Passage shown:
━━━

Noninterest Expense. Noninterest expenses increased $874,000 for the six-month period ended March 31, 2016 as compared to the same period in 2015. The increase was due primarily to increases in compensation and benefits, occupancy and equipment, and professional fees expense of $730,000, $117,000 and $96,000, respectively, which more than offset a decrease in other operating expense of $137,000. The increase in compensation and benefits expense is due primarily to increased staffing as a result of the Company’s enhanced focus on its SBA lending activities, and normal salary, wage and benefits increases. The increase in occupancy and equipment is due to the increased equipment, software and lease expense as a result of the Company’s enhanced focus on its SBA lending activities. The decrease in other operating expenses was due primarily to decreases in supervisory assessments for the Bank and provisions for insurance claims for the Company’s captive insurance subsidiary.

Income Tax Expense. The Company recognized income tax expense of $856,000 for the six months ended March 31, 2016, for an effective tax rate of 22.9%, compared to income tax expense of $843,000, for an effective tax rate of 23.6%, for the same period in 2015.

━━━

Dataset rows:

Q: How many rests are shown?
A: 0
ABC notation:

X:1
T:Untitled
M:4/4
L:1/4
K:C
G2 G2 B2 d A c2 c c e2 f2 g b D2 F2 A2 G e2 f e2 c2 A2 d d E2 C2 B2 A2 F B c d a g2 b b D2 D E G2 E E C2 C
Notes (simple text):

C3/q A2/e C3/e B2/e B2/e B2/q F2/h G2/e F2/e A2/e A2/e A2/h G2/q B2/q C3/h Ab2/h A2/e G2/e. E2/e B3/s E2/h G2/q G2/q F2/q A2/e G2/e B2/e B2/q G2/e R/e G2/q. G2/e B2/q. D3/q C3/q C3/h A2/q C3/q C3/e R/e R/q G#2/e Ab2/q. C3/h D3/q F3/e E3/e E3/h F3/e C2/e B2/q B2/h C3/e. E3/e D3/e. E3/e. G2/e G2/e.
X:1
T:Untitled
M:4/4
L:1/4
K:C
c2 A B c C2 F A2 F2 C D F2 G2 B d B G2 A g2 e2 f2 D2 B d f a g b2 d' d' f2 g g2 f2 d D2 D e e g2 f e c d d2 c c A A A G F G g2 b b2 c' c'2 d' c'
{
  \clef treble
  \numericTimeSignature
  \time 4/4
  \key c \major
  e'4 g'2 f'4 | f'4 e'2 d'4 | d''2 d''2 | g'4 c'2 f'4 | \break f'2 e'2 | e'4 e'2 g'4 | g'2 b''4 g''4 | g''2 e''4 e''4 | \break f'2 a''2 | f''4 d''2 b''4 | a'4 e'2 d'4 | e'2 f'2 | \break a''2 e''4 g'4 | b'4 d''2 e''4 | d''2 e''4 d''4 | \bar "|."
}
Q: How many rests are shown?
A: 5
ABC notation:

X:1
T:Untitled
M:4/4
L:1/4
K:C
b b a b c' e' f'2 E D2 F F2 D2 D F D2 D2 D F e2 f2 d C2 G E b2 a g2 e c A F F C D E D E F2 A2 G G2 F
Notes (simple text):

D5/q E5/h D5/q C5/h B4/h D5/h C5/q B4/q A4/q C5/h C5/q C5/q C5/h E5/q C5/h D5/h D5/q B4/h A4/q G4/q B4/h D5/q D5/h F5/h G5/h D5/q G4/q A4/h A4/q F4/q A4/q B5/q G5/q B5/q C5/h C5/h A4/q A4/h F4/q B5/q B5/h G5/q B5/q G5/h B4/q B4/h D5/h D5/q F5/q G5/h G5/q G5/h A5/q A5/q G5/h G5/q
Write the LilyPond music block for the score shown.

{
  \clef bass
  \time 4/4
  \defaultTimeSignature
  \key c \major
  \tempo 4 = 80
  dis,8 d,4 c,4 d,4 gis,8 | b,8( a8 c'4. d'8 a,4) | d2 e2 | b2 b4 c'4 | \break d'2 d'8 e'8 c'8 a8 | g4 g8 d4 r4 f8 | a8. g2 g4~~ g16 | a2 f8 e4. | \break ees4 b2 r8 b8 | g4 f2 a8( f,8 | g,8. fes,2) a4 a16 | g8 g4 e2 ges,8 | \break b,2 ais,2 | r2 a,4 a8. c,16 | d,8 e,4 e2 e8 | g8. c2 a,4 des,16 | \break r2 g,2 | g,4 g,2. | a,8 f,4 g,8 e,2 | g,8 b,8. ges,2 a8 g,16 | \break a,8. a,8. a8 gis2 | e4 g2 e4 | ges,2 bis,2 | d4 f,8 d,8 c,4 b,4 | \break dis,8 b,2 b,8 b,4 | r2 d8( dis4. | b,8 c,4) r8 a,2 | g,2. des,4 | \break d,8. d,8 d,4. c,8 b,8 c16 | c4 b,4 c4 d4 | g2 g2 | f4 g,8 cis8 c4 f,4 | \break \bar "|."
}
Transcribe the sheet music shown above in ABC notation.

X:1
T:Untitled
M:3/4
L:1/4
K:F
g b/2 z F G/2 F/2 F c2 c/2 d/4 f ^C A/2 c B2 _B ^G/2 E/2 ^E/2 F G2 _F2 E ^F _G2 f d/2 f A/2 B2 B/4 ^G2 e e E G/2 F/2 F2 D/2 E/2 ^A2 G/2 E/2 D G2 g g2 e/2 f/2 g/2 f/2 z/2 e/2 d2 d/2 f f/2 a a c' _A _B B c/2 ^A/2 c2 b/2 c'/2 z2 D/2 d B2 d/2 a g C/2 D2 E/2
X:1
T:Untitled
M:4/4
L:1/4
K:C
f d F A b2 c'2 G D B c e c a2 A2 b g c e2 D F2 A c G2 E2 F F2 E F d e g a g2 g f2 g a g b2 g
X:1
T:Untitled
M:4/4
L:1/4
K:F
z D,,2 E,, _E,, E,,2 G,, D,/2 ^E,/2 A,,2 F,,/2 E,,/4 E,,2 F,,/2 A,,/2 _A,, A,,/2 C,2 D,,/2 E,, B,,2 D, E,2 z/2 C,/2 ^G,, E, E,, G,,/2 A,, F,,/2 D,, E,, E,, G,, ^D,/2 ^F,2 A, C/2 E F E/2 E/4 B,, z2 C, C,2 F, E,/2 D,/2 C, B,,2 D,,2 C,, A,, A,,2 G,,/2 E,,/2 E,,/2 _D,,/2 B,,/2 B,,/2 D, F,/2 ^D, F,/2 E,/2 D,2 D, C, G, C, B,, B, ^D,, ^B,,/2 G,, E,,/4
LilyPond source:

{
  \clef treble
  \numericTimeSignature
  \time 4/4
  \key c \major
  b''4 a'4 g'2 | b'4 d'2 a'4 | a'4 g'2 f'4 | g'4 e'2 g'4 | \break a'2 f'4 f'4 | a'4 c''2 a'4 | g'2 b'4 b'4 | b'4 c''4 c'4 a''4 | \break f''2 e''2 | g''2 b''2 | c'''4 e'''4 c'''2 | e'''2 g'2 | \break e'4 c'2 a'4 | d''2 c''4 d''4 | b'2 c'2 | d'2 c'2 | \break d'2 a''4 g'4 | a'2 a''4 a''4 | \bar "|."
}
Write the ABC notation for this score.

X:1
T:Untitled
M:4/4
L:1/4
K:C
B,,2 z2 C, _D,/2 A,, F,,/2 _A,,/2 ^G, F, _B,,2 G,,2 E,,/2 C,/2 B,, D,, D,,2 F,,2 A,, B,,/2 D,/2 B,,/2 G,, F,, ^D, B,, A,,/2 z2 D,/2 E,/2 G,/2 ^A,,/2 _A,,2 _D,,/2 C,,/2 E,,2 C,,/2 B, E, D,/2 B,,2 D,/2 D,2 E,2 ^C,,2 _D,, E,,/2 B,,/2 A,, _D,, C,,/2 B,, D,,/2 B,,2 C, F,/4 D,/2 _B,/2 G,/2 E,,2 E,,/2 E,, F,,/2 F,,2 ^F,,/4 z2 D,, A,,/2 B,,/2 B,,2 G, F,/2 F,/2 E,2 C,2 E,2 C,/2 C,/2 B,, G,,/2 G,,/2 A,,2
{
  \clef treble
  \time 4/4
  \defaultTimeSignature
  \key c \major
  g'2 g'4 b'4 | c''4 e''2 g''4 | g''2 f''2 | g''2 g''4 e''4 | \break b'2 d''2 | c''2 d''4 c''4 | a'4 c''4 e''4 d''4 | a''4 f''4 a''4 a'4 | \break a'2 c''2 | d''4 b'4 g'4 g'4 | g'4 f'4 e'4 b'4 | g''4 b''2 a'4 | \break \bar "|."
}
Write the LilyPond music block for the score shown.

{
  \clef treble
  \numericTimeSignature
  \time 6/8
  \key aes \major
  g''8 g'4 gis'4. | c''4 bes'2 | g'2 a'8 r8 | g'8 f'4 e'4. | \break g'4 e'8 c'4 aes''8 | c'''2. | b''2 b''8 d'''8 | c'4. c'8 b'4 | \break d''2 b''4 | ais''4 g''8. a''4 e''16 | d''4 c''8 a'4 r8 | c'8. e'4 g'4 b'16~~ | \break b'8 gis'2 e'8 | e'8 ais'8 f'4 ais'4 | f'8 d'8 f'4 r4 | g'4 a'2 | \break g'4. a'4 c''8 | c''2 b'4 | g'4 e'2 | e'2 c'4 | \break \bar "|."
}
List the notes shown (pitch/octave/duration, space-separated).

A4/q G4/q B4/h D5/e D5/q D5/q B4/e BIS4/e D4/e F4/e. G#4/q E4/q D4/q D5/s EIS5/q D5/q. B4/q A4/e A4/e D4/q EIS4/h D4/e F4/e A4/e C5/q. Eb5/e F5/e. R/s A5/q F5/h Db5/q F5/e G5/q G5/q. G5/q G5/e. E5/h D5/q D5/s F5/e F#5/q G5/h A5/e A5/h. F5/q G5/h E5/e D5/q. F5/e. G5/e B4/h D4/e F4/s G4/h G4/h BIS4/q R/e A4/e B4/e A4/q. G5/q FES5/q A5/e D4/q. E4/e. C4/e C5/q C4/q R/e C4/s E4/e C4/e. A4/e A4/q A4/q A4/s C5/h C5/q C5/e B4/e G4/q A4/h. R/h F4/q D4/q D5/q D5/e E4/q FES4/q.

━━━

Instructions:
a - In the expense passage, what effective tax rate did the Company have for the six months ended March 31, 2016?
b - Reproduce the part of the expense passage that opens with the words containing "Income Tax Expense." and closes with "for the same period in 2015.".
c - Extend the expense passage beyond its final sentence.

Answers per task:
a - 22.9%

b -
Income Tax Expense. The Company recognized income tax expense of $856,000 for the six months ended March 31, 2016, for an effective tax rate of 22.9%, compared to income tax expense of $843,000, for an effective tax rate of 23.6%, for the same period in 2015.

c -
- 49 -

FIRST SAVINGS FINANCIAL GROUP, INC.

PART I - ITEM 2

MANAGEMENT’S DISCUSSION AND

ANALYSIS OF FINANCIAL CONDITION AND

RESULTS OF OPERATIONS

Results of Operations for the Three Months Ended March 31, 2016 and 2015

Overview. The Company reported net income and net income available to common shareholders of $1.6 million, or $0.70 per diluted share, for the three-month period ended March 31, 2016 compared to net income and net income available to common shareholders of $1.5 million, or $0.66 per diluted share, for the three-month period ended March 31, 2015. The annualized return on average assets, average equity and average common stockholders’ equity were 0.87%, 7.43% and 8.15%, respectively, for the three-month period ended March 31, 2016. The annualized return on average assets, average equity and average common stockholders’ equity were 0.84%, 6.76% and 8.33%, respectively, for the three-month period ended March 31, 2015.

Net Interest Income. Net interest income increased $147,000, or 2.5%, for the three-month period ended March 31, 2016 compared to the same period in 2015. Average interest-earnings assets increased $28.1 million and average interest-bearing liabilities increased $13.2 million when comparing the two periods. The tax-equivalent interest rate spread was 3.60% for 2016 compared to 3.69% for 2015.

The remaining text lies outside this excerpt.